Sen. Craig Barshinger suggested the personal watercraft industry follow the lead of the diving industry and develop what is called a resort course, a short course of about a half hour that allows people to dive safely.
Meyer pointed out that although Planning and Natural Resources has enforcement powers, when he calls the department because he sees someone violating boating safety laws, no one shows up.
Francis responded by asking the senators to come up with more money so the department could hire more enforcement officers.
She said the department needs 15 more on each island.
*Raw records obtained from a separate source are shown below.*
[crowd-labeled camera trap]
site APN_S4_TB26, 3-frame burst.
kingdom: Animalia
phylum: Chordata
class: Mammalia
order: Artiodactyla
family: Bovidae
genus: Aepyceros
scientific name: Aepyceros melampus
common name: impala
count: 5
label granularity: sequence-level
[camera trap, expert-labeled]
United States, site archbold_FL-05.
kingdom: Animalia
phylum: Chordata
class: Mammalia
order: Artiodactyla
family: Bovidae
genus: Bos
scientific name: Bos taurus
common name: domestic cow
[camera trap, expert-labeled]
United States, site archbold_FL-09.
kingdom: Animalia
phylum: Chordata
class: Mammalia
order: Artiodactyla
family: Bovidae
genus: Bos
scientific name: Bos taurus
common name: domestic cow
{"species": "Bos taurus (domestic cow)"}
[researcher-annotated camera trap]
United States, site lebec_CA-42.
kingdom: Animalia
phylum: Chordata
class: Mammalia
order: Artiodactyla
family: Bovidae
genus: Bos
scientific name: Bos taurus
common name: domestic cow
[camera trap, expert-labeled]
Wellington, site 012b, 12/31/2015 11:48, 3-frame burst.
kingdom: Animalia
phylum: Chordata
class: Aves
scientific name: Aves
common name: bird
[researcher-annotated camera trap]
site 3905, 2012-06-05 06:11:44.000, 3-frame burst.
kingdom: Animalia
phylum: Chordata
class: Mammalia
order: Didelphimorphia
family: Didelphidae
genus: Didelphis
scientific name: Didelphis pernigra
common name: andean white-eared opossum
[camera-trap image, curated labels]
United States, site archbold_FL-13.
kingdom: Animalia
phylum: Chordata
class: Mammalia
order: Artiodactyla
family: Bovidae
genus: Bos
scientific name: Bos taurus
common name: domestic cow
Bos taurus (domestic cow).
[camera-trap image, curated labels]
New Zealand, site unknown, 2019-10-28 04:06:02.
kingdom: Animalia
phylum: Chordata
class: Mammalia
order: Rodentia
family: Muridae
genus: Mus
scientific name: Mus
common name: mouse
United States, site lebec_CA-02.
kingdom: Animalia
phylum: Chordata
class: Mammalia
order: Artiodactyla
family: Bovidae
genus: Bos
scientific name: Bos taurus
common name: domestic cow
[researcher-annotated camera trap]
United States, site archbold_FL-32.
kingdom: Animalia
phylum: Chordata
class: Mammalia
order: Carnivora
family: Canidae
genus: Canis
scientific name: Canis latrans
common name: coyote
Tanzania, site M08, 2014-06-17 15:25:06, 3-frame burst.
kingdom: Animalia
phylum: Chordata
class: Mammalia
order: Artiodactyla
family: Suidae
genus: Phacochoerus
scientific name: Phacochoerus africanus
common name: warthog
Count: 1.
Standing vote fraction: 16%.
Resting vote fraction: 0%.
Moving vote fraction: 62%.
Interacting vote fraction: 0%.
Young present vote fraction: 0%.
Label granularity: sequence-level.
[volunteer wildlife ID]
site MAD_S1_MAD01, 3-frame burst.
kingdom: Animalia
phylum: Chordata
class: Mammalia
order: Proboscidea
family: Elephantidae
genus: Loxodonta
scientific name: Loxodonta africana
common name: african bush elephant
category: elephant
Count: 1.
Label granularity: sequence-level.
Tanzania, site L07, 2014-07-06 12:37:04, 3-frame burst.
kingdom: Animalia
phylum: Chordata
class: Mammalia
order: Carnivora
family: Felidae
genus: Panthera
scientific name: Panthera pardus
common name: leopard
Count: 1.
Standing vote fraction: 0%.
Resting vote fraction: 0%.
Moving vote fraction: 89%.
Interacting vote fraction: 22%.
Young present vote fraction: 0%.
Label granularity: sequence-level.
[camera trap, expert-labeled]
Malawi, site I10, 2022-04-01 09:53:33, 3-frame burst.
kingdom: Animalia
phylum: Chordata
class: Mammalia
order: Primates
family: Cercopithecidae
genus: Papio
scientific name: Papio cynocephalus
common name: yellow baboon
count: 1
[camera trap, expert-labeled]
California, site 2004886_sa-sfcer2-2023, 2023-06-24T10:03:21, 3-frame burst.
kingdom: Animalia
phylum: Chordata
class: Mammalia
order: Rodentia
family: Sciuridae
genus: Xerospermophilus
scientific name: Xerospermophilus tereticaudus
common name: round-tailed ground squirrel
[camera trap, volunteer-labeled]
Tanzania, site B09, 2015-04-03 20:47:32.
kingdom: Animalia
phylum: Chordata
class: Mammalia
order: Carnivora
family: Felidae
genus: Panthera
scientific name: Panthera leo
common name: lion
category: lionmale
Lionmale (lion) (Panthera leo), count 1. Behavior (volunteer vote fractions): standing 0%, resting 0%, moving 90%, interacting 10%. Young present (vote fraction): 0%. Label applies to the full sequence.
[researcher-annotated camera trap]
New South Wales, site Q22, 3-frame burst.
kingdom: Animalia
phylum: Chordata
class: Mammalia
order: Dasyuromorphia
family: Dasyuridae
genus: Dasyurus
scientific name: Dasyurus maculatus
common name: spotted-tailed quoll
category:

Planning and Natural Resources spokesman Jamal Nielsen later said that the enforcement division currently has four on St. Thomas-St. John and six on St. Croix, with four currently studying to become Planning and Natural Resources law enforcement officers.
A few senators mentioned that only three people showed up to testify – Meyer, Francis and Urel Rogers, who owns AR Watercraft at Coki Point. However, several sent letters pointing out flaws in the bill.
In discussing the electric personal assistive mobility devices, Barshinger explained that a St. Thomas company wants to operate tours using the devices.
"Tourism is important to us," said Barshinger, who sponsored the bill. "We'd like to have the same level of exciting things to do as they do in St. Maarten."
The St. Thomas company Caribbean Segway Tours operates tours on St. Maarten.
In response to remarks from Sen. Celestino White that the devices should be licensed like vehicles and operators required to have a driver's license, Barshinger said the devices are closest in concept to electric wheelchairs.
"Except you stand on it and it belongs on a sidewalk," he said.
St. Thomas attorney Leigh F. Goldman, who represented Caribbean Segway Tours, said the devices mimic upright walking. He said they each take up just a little more space than one person, and "are intended to be used as a pedestrian device."
Committee members attending the meeting included Nelson, committee chairman Sen. Ronald Russell, Sen. Pedro Encarnacion, Sen. Juan Figueroa Serville, Sen. Louis P. Hill. Absent were Sen. Lorraine Berry and Sen. Roosevelt David.
Sen. Liston Davis, Barshinger, Richards and White and also attended the meeting.